(TEXT PROVIDED)

^^^^

As for the four-plex in Gentile’s name that didn’t make it into her declaration, Hétu points out that an elected official can correct their declaration if they forgot to include a building, in good faith.

No other comment was provided.

Councilor and real estate agent also sits on housing committee

Josee Troilo, Borough Councilor for LaSalle, with Équipe LaSalle Team, a former real estate agent at RE/MAX, also currently sits on the city’s housing committee. She declared interest in two buildings consisting of 12 apartments, the third most among elected officials — valued at nearly $3 million by the city’s tax assessor.

“I think the conflict of interest is really substantial. I don’t think they’re going to be defending their constituents if they are stakeholders [in the housing market].”

Troilo’s and her husband went before the tribunal after their tenant refused a rent hike earlier this year. In its decision, the judge ruled that the rent increase “requested by the landlords is higher than the rent adjustment granted by the Tribunal under the Regulation.” In other words, they were asking for a rent increase larger than permitted under provincial guidelines. The rent was adjusted accordingly.

In 2017, Troilo also filed for eviction against another one of her tenants, later reaching an agreement for the tenant to vacate the apartment on July 1st.

Troilo did not respond to a request for comment.

Passing the buck

Last year, the housing commission released its recommendations on establishing a certificate for responsible landlords and implementation of a rent registry (Although Projet Montréal’s proposed certificate would only apply to buildings of eight or more units, excluding 65 per cent of Montreal landlords).

The report lists a wide array of housing issues faced by Montrealers as a result of the housing crisis, indicating the commission’s awareness of these issues and alleged interest in resolving them.

These included noting that rising rental costs have left low-income and marginalized households living in poor conditions, that rising housing prices “threaten the economic vitality of the territory, weaken its social fabric and contribute to the onset of homelessness” and that the World Health Organization has found housing is a key determinant of physical and mental health and shapes the ability of individuals to “lead healthy lives and participate in civic life.”

^^^^

(STUDY MATERIAL)

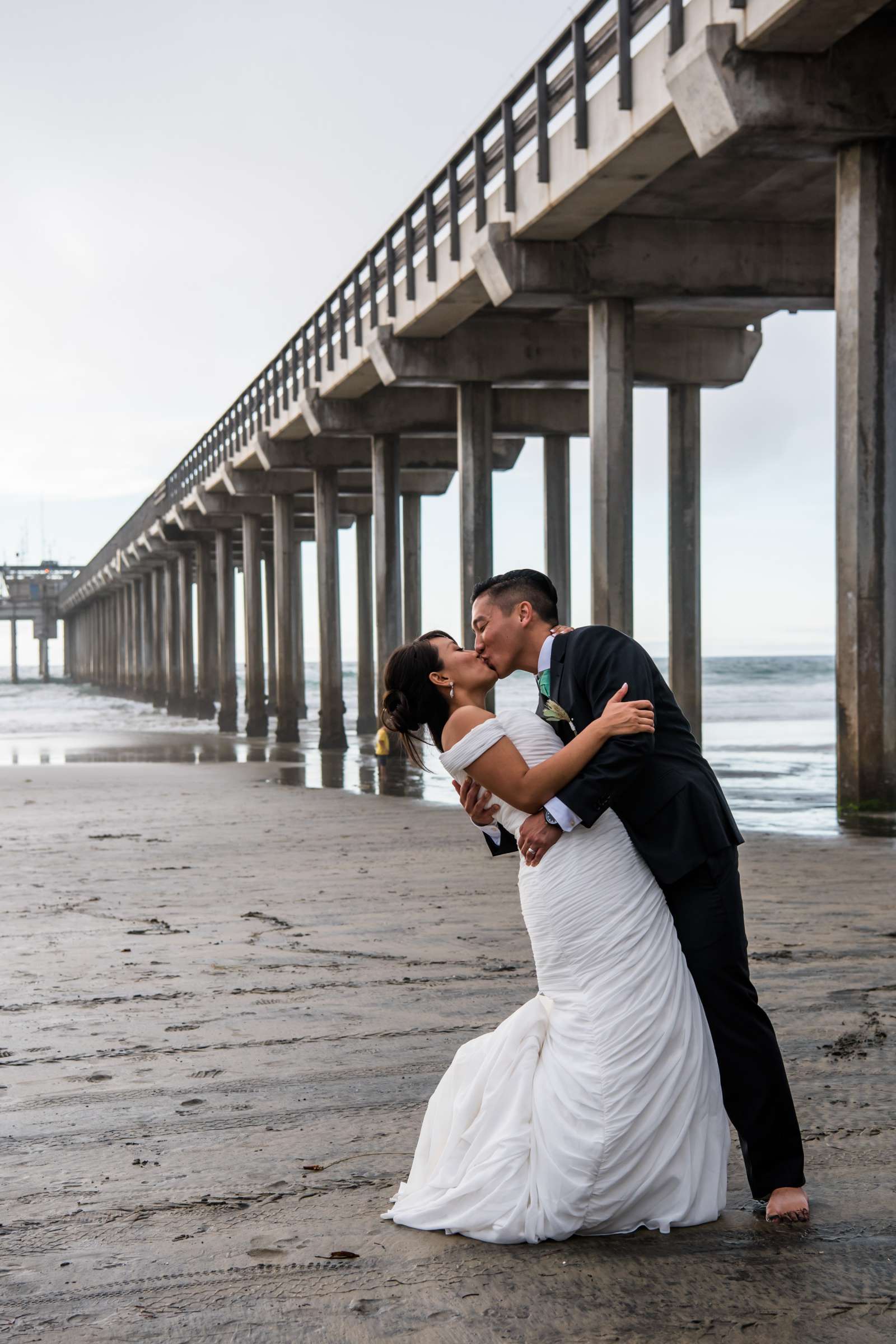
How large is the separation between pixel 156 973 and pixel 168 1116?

^^^^

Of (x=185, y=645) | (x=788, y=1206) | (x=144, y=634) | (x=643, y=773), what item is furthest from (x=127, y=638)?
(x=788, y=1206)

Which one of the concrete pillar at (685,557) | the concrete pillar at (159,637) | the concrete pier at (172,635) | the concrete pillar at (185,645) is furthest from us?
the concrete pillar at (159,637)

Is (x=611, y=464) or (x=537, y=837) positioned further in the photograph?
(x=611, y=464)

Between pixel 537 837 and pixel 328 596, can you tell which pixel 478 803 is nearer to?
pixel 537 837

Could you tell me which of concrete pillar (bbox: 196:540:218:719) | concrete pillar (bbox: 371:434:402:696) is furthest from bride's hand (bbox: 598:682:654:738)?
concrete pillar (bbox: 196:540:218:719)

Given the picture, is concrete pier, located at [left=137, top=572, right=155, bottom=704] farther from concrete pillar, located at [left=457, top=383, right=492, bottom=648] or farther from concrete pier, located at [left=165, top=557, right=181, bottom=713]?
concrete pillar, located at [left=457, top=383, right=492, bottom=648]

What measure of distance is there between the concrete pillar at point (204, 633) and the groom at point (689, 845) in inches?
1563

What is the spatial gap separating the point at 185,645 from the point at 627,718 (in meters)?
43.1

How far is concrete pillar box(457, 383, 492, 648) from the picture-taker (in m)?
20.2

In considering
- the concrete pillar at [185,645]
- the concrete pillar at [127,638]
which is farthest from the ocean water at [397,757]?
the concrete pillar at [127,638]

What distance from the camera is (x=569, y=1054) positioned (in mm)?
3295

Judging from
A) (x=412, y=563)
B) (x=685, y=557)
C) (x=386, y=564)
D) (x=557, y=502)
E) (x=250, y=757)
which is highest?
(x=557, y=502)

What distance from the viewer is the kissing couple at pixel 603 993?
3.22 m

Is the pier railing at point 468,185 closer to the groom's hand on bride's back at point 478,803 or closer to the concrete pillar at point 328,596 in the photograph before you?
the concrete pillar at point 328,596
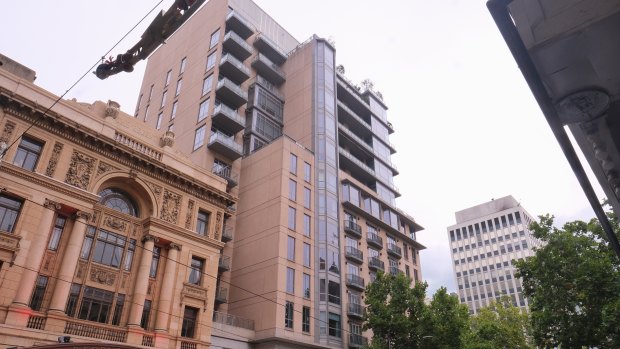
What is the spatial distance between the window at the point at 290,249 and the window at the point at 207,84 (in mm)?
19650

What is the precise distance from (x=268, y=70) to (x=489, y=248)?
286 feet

^^^^

(EXERCISE 1)
Decide whether each statement below agrees with the housing article. Answer yes or no for each, and quote the words of the article that settle it.
(a) Troilo declared interest in two buildings consisting of 12 apartments.
(b) Troilo responded to a request for comment.
(c) Projet Montréal's proposed certificate would apply only to buildings of eight or more units.
(EXERCISE 2)
Answer these questions from the housing article.
(a) On what date did the tenant Troilo filed to evict in 2017 agree to vacate the apartment?
(b) What share of Montreal landlords would the proposed certificate exclude?
(c) Which organization found that housing is a key determinant of physical and mental health?
(EXERCISE 3)
Reproduce everything in the housing article from "Passing the buck" down to "in resolving them.".

(TASK SOLUTION 1)
(a) Yes: "She declared interest in two buildings consisting of 12 apartments"
(b) No: "Troilo did not respond to a request for comment."
(c) Yes: "Projet Montréal’s proposed certificate would only apply to buildings of eight or more units"

(TASK SOLUTION 2)
(a) July 1st
(b) 65 per cent
(c) The World Health Organization

(TASK SOLUTION 3)
Passing the buck

Last year, the housing commission released its recommendations on establishing a certificate for responsible landlords and implementation of a rent registry (Although Projet Montréal’s proposed certificate would only apply to buildings of eight or more units, excluding 65 per cent of Montreal landlords).

The report lists a wide array of housing issues faced by Montrealers as a result of the housing crisis, indicating the commission’s awareness of these issues and alleged interest in resolving them.